Hello all, some colleagues and I have run across a problem that we cannot seem to explain, I was hoping to find some guidance here. The problem came about from messing with an air over hydraulic system. I have attached a very rudimentary mspaint picture with our scenario. Using 3 in place of pi for simplicity, the large cylinder is cyl A and the small B in both examples. Area of circle for cylinder A = 75in^2 Area of circle for cylinder B = 3in^2 P=f/a Force on Cyl A= 7500lbs Force on Cyl B= 2500lbs Basically the things I don't understand are: a. Is pressurizing the top of Cyl. A equivalent to placing (75) 1"x1", 100lb weights on top of cyl a. b. if I put a pressure gauge on the other side of cylinder b, what reading would I get from the gauge? and c. Are the first and second configurations functionally identical? (I assume your just replacing the fluid as the medium of transfer with a rod) I hope I have adequately explained the scenario with our questions, I'm sure its very simple, but short of mocking something up with PVC we don't quite understand the mechanics of what is going on here. I appreciate any guidance. Edit: Added Picture, also I would like to ignore the fact that the second configuration would likely need to be vented in between the top and bottom to prevent air from compressing due to a change of volume.
The two configurations are not the same. In the first one, the pressure on both side of the piston in A must be the the same, otherwise the piston would move. The same is true for piston B. So the pressure above B will be 100 psi. In the second configuration, there can be a force in the connecting rod. If the volume below piston A is large, the change in volume between the pistons will be small as A moves down, and the pressure between A and B will stay close to atmospheric. The rod will transmit almost all the downwards force from A onto B, and the pressure below B will be therefore be higher, in proportion to the areas of A and B.

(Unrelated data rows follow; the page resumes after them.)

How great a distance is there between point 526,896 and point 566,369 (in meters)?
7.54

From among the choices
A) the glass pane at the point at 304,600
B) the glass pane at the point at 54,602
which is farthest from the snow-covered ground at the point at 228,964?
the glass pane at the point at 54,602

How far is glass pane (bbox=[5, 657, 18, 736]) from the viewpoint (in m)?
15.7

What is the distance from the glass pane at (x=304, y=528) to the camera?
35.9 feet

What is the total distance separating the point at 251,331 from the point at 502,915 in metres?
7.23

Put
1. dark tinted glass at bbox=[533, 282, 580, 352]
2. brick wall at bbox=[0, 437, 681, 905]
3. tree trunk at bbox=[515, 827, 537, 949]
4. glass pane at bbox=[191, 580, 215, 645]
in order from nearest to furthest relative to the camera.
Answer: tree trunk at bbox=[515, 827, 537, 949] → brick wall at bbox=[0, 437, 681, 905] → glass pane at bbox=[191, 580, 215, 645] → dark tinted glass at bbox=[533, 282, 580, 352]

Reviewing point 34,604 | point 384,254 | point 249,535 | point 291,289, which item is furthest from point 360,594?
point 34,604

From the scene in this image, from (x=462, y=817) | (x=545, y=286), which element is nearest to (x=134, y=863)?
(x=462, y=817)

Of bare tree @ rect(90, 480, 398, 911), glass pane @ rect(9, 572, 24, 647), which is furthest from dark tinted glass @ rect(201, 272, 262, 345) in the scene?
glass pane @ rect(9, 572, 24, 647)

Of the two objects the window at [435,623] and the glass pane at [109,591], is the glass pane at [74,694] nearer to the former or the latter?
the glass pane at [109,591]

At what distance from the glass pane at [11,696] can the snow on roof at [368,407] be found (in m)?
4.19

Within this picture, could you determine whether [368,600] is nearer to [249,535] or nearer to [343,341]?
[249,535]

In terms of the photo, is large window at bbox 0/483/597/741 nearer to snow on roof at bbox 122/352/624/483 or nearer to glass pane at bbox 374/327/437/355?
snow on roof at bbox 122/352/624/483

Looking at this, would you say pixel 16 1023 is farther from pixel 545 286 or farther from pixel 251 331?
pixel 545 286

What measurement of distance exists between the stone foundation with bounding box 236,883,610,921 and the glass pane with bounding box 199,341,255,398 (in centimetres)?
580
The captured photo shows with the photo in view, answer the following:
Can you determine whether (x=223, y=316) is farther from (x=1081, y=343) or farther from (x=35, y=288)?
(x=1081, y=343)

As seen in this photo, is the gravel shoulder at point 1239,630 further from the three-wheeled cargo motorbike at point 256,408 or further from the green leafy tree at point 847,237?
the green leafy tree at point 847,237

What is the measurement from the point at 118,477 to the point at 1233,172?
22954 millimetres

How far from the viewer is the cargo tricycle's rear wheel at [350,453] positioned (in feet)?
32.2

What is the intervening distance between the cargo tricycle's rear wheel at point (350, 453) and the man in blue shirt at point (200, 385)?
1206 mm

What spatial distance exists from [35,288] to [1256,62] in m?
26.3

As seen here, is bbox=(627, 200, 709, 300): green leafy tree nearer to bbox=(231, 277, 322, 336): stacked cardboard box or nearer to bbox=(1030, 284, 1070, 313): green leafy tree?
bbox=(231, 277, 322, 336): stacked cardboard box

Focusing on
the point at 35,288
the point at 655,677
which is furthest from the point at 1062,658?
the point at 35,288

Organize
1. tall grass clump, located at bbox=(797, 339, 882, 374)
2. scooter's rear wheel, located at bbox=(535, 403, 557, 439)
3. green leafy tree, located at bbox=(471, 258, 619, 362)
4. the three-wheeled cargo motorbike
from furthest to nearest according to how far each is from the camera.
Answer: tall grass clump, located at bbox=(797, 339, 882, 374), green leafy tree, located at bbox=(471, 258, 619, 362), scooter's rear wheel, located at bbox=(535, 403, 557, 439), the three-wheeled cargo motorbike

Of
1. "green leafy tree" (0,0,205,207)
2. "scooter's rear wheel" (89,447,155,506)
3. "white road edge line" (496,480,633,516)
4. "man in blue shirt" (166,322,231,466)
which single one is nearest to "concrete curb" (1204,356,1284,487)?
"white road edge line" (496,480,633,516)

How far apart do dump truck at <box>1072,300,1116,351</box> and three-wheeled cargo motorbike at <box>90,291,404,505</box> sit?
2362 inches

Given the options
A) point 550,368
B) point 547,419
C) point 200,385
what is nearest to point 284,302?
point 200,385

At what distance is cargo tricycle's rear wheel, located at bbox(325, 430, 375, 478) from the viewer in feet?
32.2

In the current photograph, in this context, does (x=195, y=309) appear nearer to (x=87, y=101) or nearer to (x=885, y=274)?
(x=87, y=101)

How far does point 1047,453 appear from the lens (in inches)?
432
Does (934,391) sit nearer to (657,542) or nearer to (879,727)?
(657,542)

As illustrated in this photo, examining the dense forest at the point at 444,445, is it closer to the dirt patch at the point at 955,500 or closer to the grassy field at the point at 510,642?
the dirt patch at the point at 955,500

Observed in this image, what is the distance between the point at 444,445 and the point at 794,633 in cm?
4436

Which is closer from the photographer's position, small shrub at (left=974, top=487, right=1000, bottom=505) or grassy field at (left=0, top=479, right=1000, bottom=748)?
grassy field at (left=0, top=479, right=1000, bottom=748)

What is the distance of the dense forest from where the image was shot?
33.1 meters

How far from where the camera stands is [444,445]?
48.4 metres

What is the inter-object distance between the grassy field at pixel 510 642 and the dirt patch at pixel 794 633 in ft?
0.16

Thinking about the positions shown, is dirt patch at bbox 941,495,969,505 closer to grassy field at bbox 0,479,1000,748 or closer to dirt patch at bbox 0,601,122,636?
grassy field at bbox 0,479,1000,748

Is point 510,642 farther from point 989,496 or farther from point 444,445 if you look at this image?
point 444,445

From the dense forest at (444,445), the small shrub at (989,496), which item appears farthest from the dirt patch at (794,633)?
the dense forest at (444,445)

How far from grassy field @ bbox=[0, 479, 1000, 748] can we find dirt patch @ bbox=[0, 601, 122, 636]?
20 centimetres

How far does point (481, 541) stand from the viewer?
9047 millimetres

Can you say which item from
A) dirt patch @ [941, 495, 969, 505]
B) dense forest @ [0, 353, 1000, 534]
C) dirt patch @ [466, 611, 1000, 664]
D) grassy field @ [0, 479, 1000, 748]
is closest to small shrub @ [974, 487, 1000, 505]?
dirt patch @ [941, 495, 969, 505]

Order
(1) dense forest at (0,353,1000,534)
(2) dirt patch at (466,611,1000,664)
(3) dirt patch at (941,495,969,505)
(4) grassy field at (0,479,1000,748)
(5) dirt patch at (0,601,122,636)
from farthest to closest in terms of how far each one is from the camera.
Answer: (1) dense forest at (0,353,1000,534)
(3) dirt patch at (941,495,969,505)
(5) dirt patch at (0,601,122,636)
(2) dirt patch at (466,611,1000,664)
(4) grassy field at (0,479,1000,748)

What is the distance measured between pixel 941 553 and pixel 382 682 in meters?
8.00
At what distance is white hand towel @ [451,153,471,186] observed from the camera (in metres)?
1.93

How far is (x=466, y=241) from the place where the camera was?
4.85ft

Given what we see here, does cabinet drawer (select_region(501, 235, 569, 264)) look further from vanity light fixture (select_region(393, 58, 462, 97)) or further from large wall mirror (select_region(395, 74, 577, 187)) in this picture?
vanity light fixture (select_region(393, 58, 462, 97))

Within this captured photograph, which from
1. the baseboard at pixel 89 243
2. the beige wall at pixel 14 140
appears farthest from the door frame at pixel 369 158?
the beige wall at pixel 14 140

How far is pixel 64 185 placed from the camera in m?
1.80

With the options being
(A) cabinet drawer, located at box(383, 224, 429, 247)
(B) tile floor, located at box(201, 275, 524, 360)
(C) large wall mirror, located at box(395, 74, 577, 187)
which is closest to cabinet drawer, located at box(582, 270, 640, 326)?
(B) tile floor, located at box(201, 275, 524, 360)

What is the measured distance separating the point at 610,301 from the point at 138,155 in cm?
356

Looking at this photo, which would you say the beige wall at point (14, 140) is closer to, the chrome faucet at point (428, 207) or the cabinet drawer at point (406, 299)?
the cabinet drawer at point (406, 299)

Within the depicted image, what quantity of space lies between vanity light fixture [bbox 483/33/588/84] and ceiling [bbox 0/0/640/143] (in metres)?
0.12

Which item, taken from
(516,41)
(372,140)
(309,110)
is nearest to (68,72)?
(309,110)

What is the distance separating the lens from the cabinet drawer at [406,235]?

I think there may have been a disconnect here. I do want Cyl. A to move and to transfer force to Cyl B. I am assuming Cyl. A in the first configuration is filled with an incompressable fluid and want to know what the PSI of both Cyl B's will be. If the pressures are different, I would like to understand why an incompressible fluid isnt equivalent to a mechanical connecting rod. Basically, i have taken the stance that the first configuration, the 100psi on the top of Cyl. Pressurizes the bottom side to 100psi, then repeats with B. I want to know why the 100psi to 100psi doesn't hold true on the second configuration when the only change made was a medium of transfer (unless there is more to it than that.) Basically, why do we go from pressure to pressure to pressure in the first, and pressure to force to pressure in the second? I appreciate your feedback.
It looks like we are just going to have to mock something up with pvc to see what happens. I just want to see for myself that i can get such a large amount of pressure in cyl b from the second configuration. Will report back with results.
First, the areas you calculated are off unless you are giving the radius of the cylinders which would be confusing thing to do unless you explicitly stated this. Secondly, you would have to assume that the length of the cylinders and their relative positions are small compared to the actual pressures used and that the weight of the incompressible fluid can be neglected. If those simplifying assumptions are valid then the answer is simply that a solid transmits forces directly to it's supports while a fluid transmits the same pressure everywhere including against it's container walls. This is just a simple physical reality of the nature of fluids which are incapable of supporting shear stresses. A more interesting comparison would be to eliminate the rod in the 2nd configuration and just use the fluid as a means of transmitting the forces. What would the pressure be in Cylinder B then?
I agree with Alpha's analysis: the difference is that fluids flow and rods don't. So the pressures have to be equal while the forces do not. For a connecting rod, the opposite is true: forces have to be equal but pressures do not.